THE DATA:
--- BEGIN ---

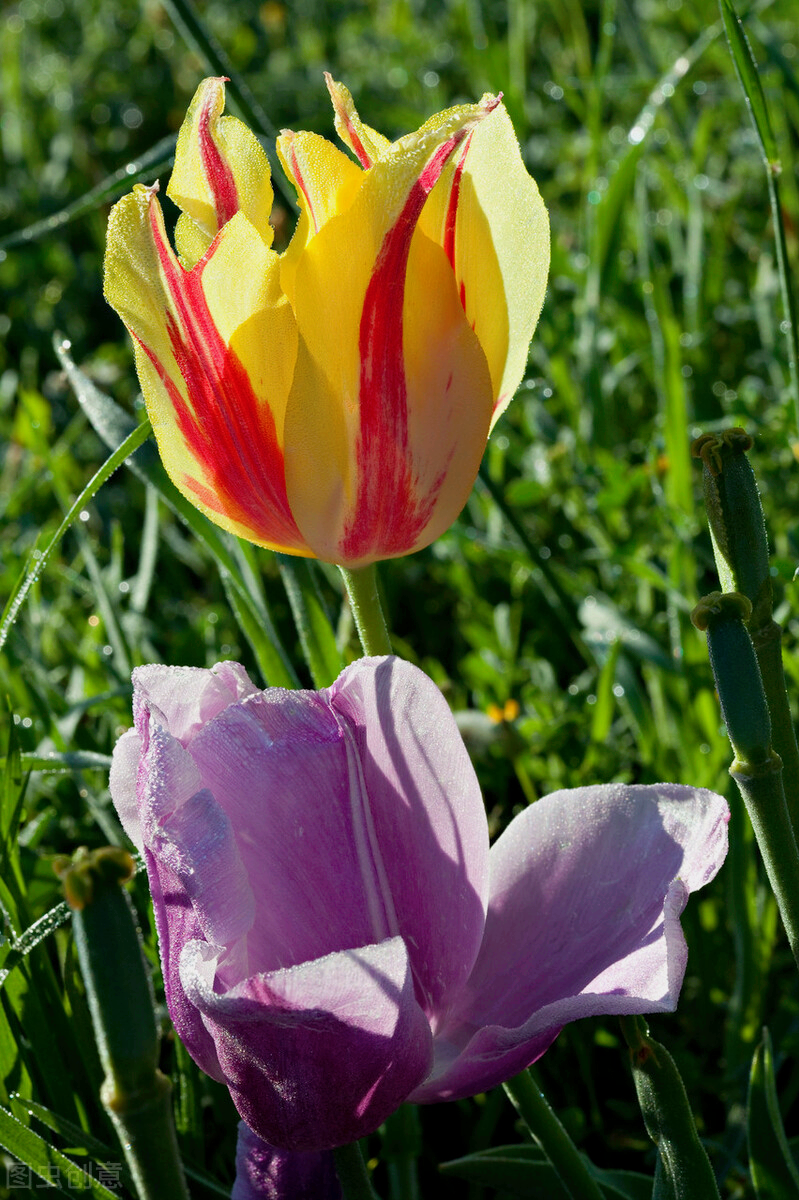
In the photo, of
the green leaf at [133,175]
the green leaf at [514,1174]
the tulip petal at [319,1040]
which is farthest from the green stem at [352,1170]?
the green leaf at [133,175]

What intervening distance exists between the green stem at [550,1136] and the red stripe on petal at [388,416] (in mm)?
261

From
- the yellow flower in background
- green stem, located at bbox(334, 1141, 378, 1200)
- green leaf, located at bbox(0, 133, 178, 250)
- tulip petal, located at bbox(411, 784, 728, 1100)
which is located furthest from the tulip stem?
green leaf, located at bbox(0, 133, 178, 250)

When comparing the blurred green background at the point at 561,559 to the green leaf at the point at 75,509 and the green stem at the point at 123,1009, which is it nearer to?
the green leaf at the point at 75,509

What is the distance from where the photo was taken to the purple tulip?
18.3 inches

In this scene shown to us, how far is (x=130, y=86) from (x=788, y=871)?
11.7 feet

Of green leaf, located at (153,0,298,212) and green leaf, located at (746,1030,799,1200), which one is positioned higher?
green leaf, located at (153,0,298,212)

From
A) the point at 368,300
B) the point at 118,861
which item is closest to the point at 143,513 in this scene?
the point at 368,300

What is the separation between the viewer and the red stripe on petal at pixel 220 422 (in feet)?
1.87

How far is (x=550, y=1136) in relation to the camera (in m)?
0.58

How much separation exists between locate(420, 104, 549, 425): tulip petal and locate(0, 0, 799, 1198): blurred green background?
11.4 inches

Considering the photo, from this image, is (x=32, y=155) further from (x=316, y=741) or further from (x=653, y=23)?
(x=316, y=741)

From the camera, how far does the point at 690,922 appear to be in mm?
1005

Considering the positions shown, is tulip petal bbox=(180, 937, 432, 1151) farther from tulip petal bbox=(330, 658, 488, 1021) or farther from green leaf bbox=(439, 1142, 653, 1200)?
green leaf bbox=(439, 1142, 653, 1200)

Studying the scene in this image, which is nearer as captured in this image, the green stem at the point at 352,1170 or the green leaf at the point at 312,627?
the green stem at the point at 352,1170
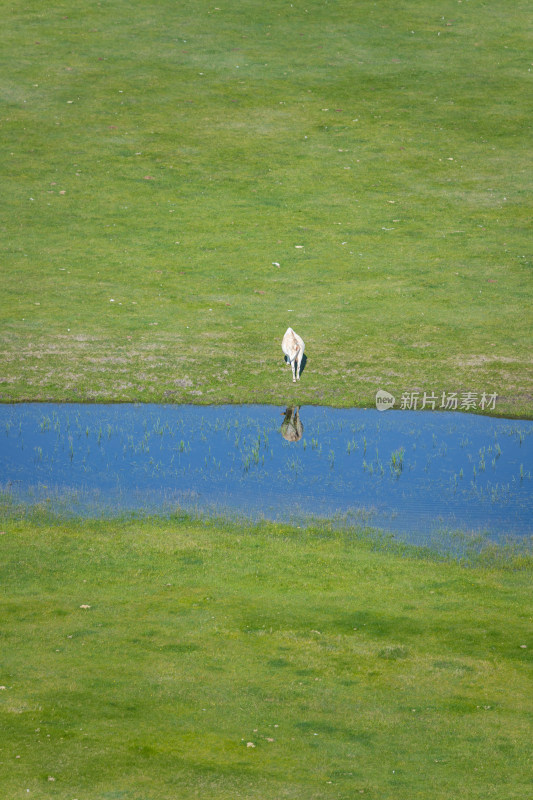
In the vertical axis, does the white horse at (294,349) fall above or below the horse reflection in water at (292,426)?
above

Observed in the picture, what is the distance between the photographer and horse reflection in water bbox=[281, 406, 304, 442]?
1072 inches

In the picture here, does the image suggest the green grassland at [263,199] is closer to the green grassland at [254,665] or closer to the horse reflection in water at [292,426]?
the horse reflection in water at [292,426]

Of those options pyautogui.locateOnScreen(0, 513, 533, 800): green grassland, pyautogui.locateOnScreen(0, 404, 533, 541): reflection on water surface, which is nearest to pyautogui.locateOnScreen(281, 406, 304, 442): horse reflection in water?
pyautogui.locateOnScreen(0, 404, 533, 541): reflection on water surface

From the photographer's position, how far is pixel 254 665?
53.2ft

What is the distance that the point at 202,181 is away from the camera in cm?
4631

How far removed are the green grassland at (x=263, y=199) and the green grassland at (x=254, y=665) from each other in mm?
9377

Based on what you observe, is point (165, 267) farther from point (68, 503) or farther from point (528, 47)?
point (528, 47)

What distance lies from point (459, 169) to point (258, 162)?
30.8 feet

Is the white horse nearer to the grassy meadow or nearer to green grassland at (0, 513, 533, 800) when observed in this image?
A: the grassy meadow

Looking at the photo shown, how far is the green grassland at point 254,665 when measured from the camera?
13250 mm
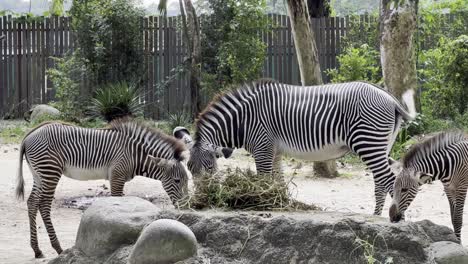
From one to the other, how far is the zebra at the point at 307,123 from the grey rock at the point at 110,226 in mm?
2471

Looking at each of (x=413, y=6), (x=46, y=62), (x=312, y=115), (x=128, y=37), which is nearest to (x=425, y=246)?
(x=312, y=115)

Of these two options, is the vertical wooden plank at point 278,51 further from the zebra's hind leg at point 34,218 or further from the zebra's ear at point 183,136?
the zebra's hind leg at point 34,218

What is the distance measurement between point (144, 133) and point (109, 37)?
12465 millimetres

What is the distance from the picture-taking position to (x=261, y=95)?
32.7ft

--- END ---
--- BEGIN ---

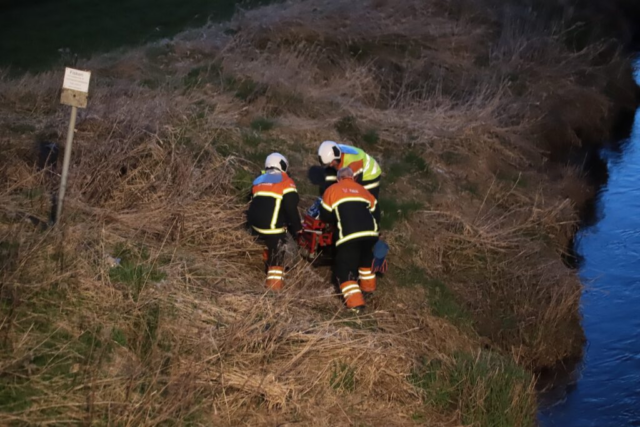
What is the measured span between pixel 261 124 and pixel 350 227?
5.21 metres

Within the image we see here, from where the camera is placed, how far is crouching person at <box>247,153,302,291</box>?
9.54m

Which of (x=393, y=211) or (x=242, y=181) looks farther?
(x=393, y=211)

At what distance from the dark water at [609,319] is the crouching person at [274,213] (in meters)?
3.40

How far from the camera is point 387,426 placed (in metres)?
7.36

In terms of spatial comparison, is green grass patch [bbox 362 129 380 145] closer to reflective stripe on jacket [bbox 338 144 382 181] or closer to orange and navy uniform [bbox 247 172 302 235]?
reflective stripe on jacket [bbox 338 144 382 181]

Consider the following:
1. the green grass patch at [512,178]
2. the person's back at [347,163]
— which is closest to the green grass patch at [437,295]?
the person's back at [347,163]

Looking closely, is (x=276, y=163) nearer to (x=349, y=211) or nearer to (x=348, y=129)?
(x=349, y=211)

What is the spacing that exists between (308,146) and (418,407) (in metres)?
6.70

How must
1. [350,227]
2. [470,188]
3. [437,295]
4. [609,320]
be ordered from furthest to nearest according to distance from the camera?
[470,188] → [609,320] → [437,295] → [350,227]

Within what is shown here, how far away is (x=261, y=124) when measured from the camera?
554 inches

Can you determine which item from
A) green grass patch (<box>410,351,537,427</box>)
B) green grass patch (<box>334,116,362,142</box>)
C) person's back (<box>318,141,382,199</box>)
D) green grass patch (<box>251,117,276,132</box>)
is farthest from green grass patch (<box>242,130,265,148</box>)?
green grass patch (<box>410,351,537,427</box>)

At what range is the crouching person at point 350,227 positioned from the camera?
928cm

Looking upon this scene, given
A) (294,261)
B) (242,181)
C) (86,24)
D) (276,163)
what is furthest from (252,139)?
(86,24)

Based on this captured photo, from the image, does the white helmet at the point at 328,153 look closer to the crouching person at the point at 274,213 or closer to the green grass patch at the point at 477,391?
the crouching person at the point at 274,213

--- END ---
--- BEGIN ---

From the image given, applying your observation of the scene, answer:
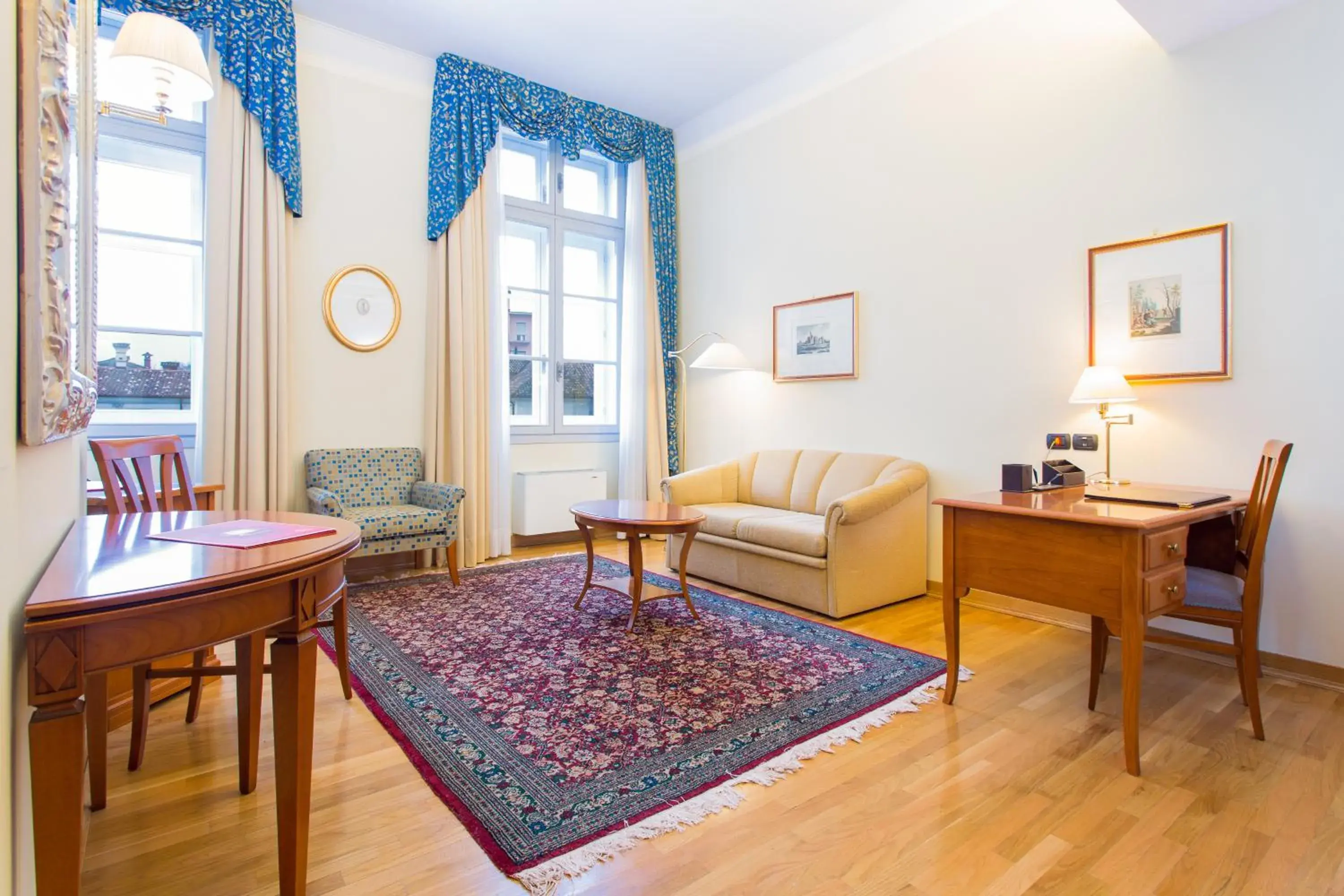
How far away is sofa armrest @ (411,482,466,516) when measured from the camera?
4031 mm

--- END ---

THE PROBLEM: Pull out every line of the items above that contains the word "petal", and copy each of those lines in full.

PROBLEM SOLUTION:
the tulip petal at [319,1040]
What intervening distance exists between the green stem at [550,1136] and the red stripe on petal at [388,416] (in mm)?
- tulip petal, located at bbox(411, 784, 728, 1100)
What is the separation between the viewer and the red stripe on petal at pixel 220 422 (in feet)?
How much separation exists between locate(420, 104, 549, 425): tulip petal and locate(0, 0, 799, 1198): blurred green background?
Considering the positions shown, is tulip petal bbox=(180, 937, 432, 1151) farther from tulip petal bbox=(330, 658, 488, 1021) or farther from green leaf bbox=(439, 1142, 653, 1200)?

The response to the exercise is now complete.